***
Polacy, którzy wybierają się do Indonezji na wakacje muszą starać
się o wizę turystyczną na okres max. 30 dni. Ja posiadam tak zwaną wizę
socjalno-kulturową na okres dwóch miesięcy, której ważność właśnie wygasa i wracam do Polski...
A tak
poważnie to muszę zrobić zdjęcia legitymacyjne, jechać do Surabaji i przedłużyć
ją – już nie na dwa, lecz tylko na jeden miesiąc. I tak przez trzy kolejne miesiące– aż do lipca…
jakby nie można było przedłużyć jej od razu na 3 miesiące...
Po powrocie z Bali oprócz licznych ran na ciele miałem
jeszcze problem z bolącym uchem – prawdopodobnie od nurkowania. Pak Bandżir i Bu Ummi
jak mnie zobaczyli, od razu stwierdzili,
że jedziemy do lekarza. Więc wyruszyliśmy w "tripa na miacho" zahaczając przy okazji o fotografa.
Studio nie wygląda profesjonalnie ale zdjęcia były naprawdę dobrej
jakości i wyglądały również dobrze,
no może poza twarzą, ale tego nawet najlepszy fotograf nie zmieni ;)
Kolejny punkt „wycieczki” – lekarz. Kolejka – 7 osób przede
mną. Zauważyłem w tym czasie, że każdy płaci za wizytę. Kwota nie jest wysoka i
przeważnie zależy od stopnia choroby. Kulejący facet z obandażowaną
noga przede mną zapłacił w przeliczeniu na PLN 7,50 zł…
Uczucie było nieprzyjemne i bolesne– zrywanie 3-dniowych
strupów i zakładanie nowego opatrunku... (przeżyłem).
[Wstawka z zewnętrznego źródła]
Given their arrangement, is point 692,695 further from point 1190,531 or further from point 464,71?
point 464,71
Lekarz przepisał mi aż 4 rodzaje tabletek (w tym dwa
antybiotyki)! Przez kolejne dwa dni praktycznie nie wychodziłem z domu – pogoda
na zewnątrz nie sprzyja szybkiemu gojeniu się ran. A i tabletki działały na mnie usypiająco.
Morał – Gdyby kózka nie skakała...
„Indonezyjskie słodycze” oczywiście zrobione z ryżu!
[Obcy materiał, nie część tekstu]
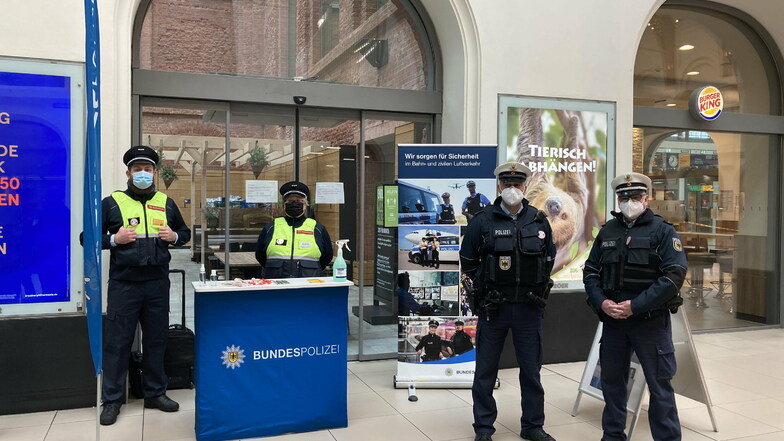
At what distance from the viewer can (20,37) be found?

Tego dnia spróbowałem też słodkiego napoju ze
sfermentowanego ryżu, który podobno po ok. tygodniu stałby się alkoholem. W
mojej wiosce nikt jednak nie pije alkoholu. Przez chwilę przeszła mi myśl
przez głowę, żeby zabrać szklanę z tym magicznym eliksirem na
tydzień do pokoju!
Po dwóch dniach kuracji już czułem się zdecydowanie lepiej i mogłem z
powrotem uczestniczyć w codziennych aktywnościach. Co prawda nie było ich zbyt
dużo, bo już kolejny tydzień trwają egzaminy.
Jedna z nauczycielek oprócz uczenia prowadzi również swój sklep. Niezbędne zakupy robię więc u niej, bez wychodzenia z domu.. zamówienia
składam sms-em ;) Nauczyłem ją mówić po polsku: „dzień dobry” i „dziękuję”,
więc teraz mi odpisuje „ Jin dobre” i „Jink uye” (dla sprostowania - pisowni jej nie uczyłem).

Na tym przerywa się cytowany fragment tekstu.